◆ **EXERCISE OBJECTIVE**: Retype each of the entries below word for word, with nothing changed or left out.

········

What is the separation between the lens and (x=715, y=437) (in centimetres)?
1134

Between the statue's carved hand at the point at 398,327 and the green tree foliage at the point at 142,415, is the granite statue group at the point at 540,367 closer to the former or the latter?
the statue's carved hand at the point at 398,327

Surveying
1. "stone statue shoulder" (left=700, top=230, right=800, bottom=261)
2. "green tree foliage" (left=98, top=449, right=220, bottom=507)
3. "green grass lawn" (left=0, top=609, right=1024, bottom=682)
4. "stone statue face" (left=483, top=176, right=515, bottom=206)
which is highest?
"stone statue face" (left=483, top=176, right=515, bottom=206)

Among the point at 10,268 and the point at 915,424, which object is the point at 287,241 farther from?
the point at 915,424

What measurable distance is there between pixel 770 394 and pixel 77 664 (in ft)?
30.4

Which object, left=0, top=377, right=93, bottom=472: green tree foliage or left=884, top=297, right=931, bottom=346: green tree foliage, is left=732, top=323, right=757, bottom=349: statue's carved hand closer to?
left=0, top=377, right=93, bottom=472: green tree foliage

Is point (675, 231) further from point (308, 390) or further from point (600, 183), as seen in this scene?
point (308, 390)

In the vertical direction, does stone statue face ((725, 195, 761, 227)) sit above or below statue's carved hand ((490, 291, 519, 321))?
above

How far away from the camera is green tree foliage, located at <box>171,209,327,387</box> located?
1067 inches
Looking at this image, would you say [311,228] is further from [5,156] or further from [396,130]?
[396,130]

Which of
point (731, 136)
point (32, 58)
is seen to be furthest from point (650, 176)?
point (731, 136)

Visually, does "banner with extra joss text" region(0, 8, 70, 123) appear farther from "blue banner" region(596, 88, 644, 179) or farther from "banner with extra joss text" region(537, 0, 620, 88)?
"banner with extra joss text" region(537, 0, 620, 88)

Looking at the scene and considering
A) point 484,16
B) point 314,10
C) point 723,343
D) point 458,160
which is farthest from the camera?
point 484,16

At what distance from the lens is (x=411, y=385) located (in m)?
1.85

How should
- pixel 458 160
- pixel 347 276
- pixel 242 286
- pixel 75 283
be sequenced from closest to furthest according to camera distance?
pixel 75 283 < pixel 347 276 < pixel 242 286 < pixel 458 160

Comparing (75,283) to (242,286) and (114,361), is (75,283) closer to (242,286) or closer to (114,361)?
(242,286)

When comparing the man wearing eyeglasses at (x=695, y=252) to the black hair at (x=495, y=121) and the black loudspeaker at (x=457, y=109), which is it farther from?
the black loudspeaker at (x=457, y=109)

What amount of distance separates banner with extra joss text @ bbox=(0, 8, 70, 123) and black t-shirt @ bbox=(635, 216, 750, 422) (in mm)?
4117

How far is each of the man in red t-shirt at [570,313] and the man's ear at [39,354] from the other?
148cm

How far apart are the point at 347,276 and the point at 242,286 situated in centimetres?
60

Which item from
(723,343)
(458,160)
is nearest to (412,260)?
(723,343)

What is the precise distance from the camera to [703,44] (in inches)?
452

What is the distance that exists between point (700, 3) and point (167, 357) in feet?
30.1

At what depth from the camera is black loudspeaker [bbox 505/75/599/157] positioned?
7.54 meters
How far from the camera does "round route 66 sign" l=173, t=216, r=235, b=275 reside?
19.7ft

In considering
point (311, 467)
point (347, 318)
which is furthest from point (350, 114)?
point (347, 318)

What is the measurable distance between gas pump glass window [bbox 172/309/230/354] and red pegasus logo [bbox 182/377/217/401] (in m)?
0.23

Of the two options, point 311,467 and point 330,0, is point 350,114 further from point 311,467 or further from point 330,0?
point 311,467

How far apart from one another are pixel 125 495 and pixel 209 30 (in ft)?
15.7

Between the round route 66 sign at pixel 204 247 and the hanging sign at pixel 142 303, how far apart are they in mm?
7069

········

◆ **ANSWER TO THE TASK**:
What is the separation between the lens and (x=715, y=437) (in centimetres)?
1134

Between the statue's carved hand at the point at 398,327 and the green tree foliage at the point at 142,415, is the granite statue group at the point at 540,367 closer to the former or the latter?
the statue's carved hand at the point at 398,327

Surveying
1. "stone statue shoulder" (left=700, top=230, right=800, bottom=261)
2. "green tree foliage" (left=98, top=449, right=220, bottom=507)
3. "green grass lawn" (left=0, top=609, right=1024, bottom=682)
4. "stone statue face" (left=483, top=176, right=515, bottom=206)
which is highest?
"stone statue face" (left=483, top=176, right=515, bottom=206)

Among the point at 10,268 and the point at 915,424, which object is the point at 287,241 farther from?
the point at 915,424

What measurable distance is there between pixel 770 394 and pixel 77 664 (in ft)?
30.4

Which object, left=0, top=377, right=93, bottom=472: green tree foliage or left=884, top=297, right=931, bottom=346: green tree foliage, is left=732, top=323, right=757, bottom=349: statue's carved hand closer to?
left=0, top=377, right=93, bottom=472: green tree foliage

Is point (675, 231) further from point (308, 390) or further from point (600, 183), as seen in this scene?
point (308, 390)

In the vertical direction, does stone statue face ((725, 195, 761, 227)) sit above or below statue's carved hand ((490, 291, 519, 321))?
above

How far away from the camera is green tree foliage, located at <box>171,209,327,387</box> located?
1067 inches
Looking at this image, would you say [311,228] is further from [5,156] or further from [396,130]?
[396,130]

Which of
point (731, 136)
point (32, 58)
is seen to be furthest from point (650, 176)?
point (731, 136)

Visually, does "banner with extra joss text" region(0, 8, 70, 123) appear farther from "blue banner" region(596, 88, 644, 179) or farther from "banner with extra joss text" region(537, 0, 620, 88)?
"banner with extra joss text" region(537, 0, 620, 88)

Looking at the scene and considering
A) point 484,16
B) point 314,10
C) point 723,343
D) point 458,160
which is farthest from the camera?
point 484,16

At what distance from the lens is (x=411, y=385) located (in m)?
1.85

How should
- pixel 458 160
- pixel 347 276
- pixel 242 286
- pixel 75 283
be sequenced from closest to furthest according to camera distance?
pixel 75 283 < pixel 347 276 < pixel 242 286 < pixel 458 160

Comparing (75,283) to (242,286) and (114,361), is (75,283) closer to (242,286) or closer to (114,361)?
(242,286)

When comparing the man wearing eyeglasses at (x=695, y=252) to the black hair at (x=495, y=121) and the black loudspeaker at (x=457, y=109), which is it farther from?
the black loudspeaker at (x=457, y=109)

What amount of distance separates banner with extra joss text @ bbox=(0, 8, 70, 123) and black t-shirt @ bbox=(635, 216, 750, 422) (in mm)?
4117

How far is each of the man in red t-shirt at [570,313] and the man's ear at [39,354] from the other?
148cm

How far apart are the point at 347,276 and the point at 242,286 situated in centimetres?
60

Which item from
(723,343)
(458,160)
is nearest to (412,260)?
(723,343)

What is the precise distance from the camera to [703,44] (in inches)?
452

What is the distance that exists between point (700, 3) and point (167, 357) in feet?
30.1

At what depth from the camera is black loudspeaker [bbox 505/75/599/157] positioned?
7.54 meters
How far from the camera does "round route 66 sign" l=173, t=216, r=235, b=275 reside?
19.7ft

In considering
point (311, 467)
point (347, 318)
which is furthest from point (350, 114)?
point (347, 318)

What is the measurable distance between gas pump glass window [bbox 172/309/230/354] and red pegasus logo [bbox 182/377/217/401] (in m)?
0.23

Of the two options, point 311,467 and point 330,0, is point 350,114 further from point 311,467 or further from point 330,0?
point 311,467

How far apart from one another are pixel 125 495 and pixel 209 30 (in ft)?
15.7

Between the round route 66 sign at pixel 204 247 and the hanging sign at pixel 142 303, how far apart are they in mm?
7069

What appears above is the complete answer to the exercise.